Awesome
RegaVAE
This is the official repo for our paper:
RegaVAE: A Retrieval-Augmented Gaussian Mixture Variational Auto-Encoder for Language Modeling
Model Architecture
Architecture of RegaVAE. Based on the training data, we first train a VAE to construct a compact latent space, which ensures that the latent variable z contains both current and future information (see § 3.1 of the paper). We then build a retrieval database and then aggregate the retrieved information into the generator (see § 3.2 of the paper). VAE Encoder and Decoder parameters are the same in all steps. In order to ensure fairness, the Corpus data and the Source data in the training set are the same. $G$ represents the Gaussian mixture distribution, and $π$ is the corresponding parameter.
Datasets
Download three dataset from this link. Unzip them and put them under the data directory.
Step1
Firstly,
cd Step1
Training
For Yelp dataset,
python main.py --train_file ../data/yelp/yelp.train.txt \
--valid_file ../data/yelp/yelp.valid.txt \
--per_gpu_train_batch_size 4 \
--cycle_annealing
For Yahoo dataset,
python main.py --train_file ../data/yahoo/yahoo.train.txt \
--valid_file ../data/yahoo/yahoo.valid.txt \
--per_gpu_train_batch_size 4 \
--cycle_annealing
For WP dataset,
python main.py --train_source_path ../data/writingPrompts/train.wp_source \
--train_target_path ../data/writingPrompts/train.wp_target \
--valid_source_path ../data/writingPrompts/valid.wp_source \
--valid_target_path ../data/writingPrompts/valid.wp_target \
--dataset_type wp \
--per_gpu_train_batch_size 4 \
--cycle_annealing
The above are only the best adjusted hyperparameters.
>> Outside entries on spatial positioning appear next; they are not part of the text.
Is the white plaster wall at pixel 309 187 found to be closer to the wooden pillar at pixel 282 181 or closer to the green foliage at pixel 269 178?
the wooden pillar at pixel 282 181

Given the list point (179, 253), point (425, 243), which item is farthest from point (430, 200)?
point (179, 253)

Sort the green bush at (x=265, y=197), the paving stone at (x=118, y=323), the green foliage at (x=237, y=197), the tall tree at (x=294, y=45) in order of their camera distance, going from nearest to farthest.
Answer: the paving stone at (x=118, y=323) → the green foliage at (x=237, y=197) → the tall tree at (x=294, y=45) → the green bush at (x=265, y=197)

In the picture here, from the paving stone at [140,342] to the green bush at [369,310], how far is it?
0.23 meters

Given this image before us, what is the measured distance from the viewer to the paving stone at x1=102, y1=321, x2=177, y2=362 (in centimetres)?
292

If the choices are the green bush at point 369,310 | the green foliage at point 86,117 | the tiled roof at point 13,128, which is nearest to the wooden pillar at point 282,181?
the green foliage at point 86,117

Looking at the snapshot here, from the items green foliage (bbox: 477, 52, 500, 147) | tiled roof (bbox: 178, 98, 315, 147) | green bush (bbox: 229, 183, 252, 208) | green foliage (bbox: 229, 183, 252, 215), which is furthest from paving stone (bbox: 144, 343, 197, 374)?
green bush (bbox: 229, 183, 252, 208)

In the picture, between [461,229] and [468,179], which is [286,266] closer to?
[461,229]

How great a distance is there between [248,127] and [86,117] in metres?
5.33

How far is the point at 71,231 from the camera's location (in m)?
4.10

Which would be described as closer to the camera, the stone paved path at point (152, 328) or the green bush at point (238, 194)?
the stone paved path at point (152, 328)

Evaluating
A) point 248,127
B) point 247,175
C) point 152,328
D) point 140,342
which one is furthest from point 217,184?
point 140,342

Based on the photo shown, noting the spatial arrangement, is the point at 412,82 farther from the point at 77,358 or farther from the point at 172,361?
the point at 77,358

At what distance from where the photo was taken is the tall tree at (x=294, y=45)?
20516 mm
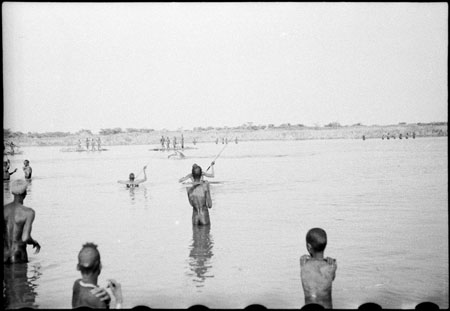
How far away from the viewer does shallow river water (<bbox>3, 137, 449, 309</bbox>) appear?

You can get a better Step1 model by passing other parameters. The model we trained is available at this link.
Step2
Firstly,
cd Step2
Step2 here corresponds to Step2 and Step3 in the figure. Before training, please rename the model trained in Step 1 to model_epoch_-1.pth and add it to the model generation path. In addition, please download the file in this link to the Step2 folder.
Training
For Yelp dataset,
python main.py --train_file ../data/yelp/yelp.train.txt \
--valid_file ../data/yelp/yelp.valid.txt \
--per_gpu_train_batch_size 4 \
--load_epoch -1 \
--cycle_annealing
For Yahoo dataset,
python main.py --train_file ../data/yahoo/yahoo.train.txt \
--valid_file ../data/yahoo/yahoo.valid.txt \
--per_gpu_train_batch_size 4 \
--load_epoch -1 \
--cycle_annealing
Test
For Yelp dataset,
python main.py --train_file ../data/yelp/yelp.train.txt \
--valid_file ../data/yelp/yelp.valid.txt \
--per_gpu_train_batch_size 4 \
--load_epoch -1 \
--cycle_annealing \
--eval \
--eval_metrics
For Yahoo dataset,
python main.py --train_file ../data/yahoo/yahoo.train.txt \
--valid_file ../data/yahoo/yahoo.valid.txt \
--per_gpu_train_batch_size 4 \
--load_epoch -1 \
--cycle_annealing \
--eval \
--eval_metrics
Generation
For Yelp dataset,
python main.py --generation \
--test_file ../data/yelp/yelp.test.txt \
--load_epoch -1 \
--top_k 50 \
--top_p 0.9